# bc5060 knotter problems



## kevin_ (Aug 16, 2013)

Im trying to figure out a problem on a baler made by New Holland model bc5060. They have some pictures with broken bail string and what to do under the knotter cover but I'm not making any progress doing whats suggested on that sticker. When this baler was bought brand new a couple years ago the knotter would not work correctly and a person from the business that sold it to my dad came out and he and another guy fixed it. The replaced the knife and that didn't seam to work, so they called some other guy who came out and bent the knife a little and the baler has worked OK since then. I don't know if that's any significance to the problem we are having now with it. It seems like it ties good a lot of the time, for some reason it has started cutting the twine next to the knot. The distance is not always the same, sometimes its 2 inches sometimes its 1/2 inch. Sometimes it stays in the knotter after the incorrect cut and will get tied to the next bail. Its really hard to explain so I've attached some pictures. I attempted to adjust the pincer thing inside the knotter about half a turn but that made no difference so I just moved it back to original spot. Before I start adjusting the hell out of this thing and start taking it apart does anybody have any Idea what could cause this problem? On the sticker underneath the cover it said to check for gouges on the throat of the knife if the twine is cutting about 2 inches down, I was unsure what the throat was, I am assuming under the head with the razor in it, I went ahead and checked the entire thing and didn't feel any sharp edges. I have tried cheap thin twine, regular poly twine, and this thick pink twine. I dont remember if that tying to the bail behind the broken one started before or after I started adjusting that pincer tension.


----------



## 8350HiTech (Jul 26, 2013)

Don't look for a sharp edge. You're unlikely to find one. There is a decent chance you have merely a tiny burr or even just a place on your knife arm where the paint has worn off (especially if it had a new arm installed before, the paint on the replacement parts is different from the baler). Find the spot on the arm that had the paint off and file or emery it smooth(er).


----------



## kevin_ (Aug 16, 2013)

Funny you say that you say that about a burr being on the arm, I did notice one and showed my dad but we looked and didnt think it went near the string because it wasn't near the throat like that sticker said. We also noticed it looked dirty inside the burr so figured it was not new, but now that I think about it a burr can get dirty real quick being in a baler. Ill smooth that sucker down tomorrow and let you know what happens. I figured the burr was from where that old fella that fixed it had bent it prying on it. Here is a picture of the knife on the baler with a green dot with an arrow pointing where the burr is.

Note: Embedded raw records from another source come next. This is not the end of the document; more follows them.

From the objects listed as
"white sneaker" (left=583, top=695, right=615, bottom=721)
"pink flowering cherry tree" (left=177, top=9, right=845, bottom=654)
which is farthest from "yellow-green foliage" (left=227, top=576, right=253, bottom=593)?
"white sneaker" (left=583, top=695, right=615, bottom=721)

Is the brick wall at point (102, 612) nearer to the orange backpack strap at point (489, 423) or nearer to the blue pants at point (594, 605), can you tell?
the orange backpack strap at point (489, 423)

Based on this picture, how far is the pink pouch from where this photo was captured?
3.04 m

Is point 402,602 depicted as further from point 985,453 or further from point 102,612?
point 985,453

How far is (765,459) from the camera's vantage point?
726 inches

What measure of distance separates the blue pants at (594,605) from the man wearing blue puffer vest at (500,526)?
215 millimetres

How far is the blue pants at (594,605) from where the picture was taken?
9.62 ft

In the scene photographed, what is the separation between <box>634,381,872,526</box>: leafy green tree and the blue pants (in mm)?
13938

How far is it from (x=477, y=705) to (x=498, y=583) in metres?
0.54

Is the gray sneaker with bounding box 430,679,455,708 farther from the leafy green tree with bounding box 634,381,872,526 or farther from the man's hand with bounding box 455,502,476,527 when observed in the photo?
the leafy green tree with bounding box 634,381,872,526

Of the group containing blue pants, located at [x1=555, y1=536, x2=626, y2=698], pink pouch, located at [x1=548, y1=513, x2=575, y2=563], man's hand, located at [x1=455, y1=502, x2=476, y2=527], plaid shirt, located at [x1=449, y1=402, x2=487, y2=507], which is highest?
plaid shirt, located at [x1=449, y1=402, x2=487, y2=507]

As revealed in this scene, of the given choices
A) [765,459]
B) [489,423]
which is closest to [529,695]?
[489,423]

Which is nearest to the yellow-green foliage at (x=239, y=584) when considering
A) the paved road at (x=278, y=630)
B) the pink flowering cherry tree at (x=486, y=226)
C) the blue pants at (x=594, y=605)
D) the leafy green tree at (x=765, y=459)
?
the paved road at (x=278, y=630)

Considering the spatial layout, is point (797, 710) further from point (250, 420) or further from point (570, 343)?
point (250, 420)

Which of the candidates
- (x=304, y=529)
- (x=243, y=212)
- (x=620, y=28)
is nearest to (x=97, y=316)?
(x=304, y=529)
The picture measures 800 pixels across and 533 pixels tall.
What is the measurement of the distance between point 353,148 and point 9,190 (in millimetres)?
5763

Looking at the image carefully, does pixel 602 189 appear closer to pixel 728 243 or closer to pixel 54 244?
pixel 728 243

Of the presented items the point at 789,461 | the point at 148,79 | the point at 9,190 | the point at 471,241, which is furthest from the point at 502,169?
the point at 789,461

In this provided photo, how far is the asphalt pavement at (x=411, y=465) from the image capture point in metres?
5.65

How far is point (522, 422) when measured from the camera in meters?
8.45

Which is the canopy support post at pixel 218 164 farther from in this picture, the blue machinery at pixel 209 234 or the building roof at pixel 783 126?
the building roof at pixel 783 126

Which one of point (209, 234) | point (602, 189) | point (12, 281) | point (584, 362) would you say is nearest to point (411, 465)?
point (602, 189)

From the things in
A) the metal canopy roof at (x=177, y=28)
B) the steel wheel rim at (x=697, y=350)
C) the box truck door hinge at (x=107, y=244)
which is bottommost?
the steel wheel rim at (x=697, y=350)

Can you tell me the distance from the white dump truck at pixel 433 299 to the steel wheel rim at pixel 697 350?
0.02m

I don't know if I'll be able to sleep now, I may have to drive out there in my underwear and sand it down.


----------



## Hayman1 (Jul 6, 2013)

Don't know if this is the same problem that I had with a 570 or not. I had 70-80 percent of my first 2 K bales cut right behind the knot. Turns out, some mangagement genius had chad suppliers for the knotted knife and it was made wrong. Once they figured it out we were fine-much field adjustment with the parts on the knotted knife with a hammer! Good luck!


----------



## Vol (Jul 5, 2009)

I also would check to see if the knives that cut the string need replacing as it appears in the photos to not be a smooth cut and I would also check the twine tension as it may be wrong...your manual will tell the proper twine tension and adjusting.

Regards, Mike


----------



## mike10 (May 29, 2011)

Here is a link to a discussion from May. I post the link because of the discussion of how to check and adjust the knife arm.

http://www.haytalk.com/forums/topic/19633-nh-570-wont-tie-intermittently/

Judging from your photos I would guess the problem either is a dull knife on the knife arm or insufficient tension on the twine holder. You adjusted the billhook tension spring which is not what I am referring to. There is only one other bolt on the knotter assy which you can adjust. It is a 3/8 bolt set horizontally and goes through a flat piece of metal shaped like a tear drop. The flat metal is the spring for the twine holder. If you rotate the knotter assy up so it is setting level the bolt is the highest part of the knotter assy. Tighten the bolt a flat at a time, 1/6 turn, to apply more tension.

Unless you pulled the twine out from around the bale for the pictures I would say those knots also hung on the billhook and were torn instead of cut by a sharp edged.


----------



## kevin_ (Aug 16, 2013)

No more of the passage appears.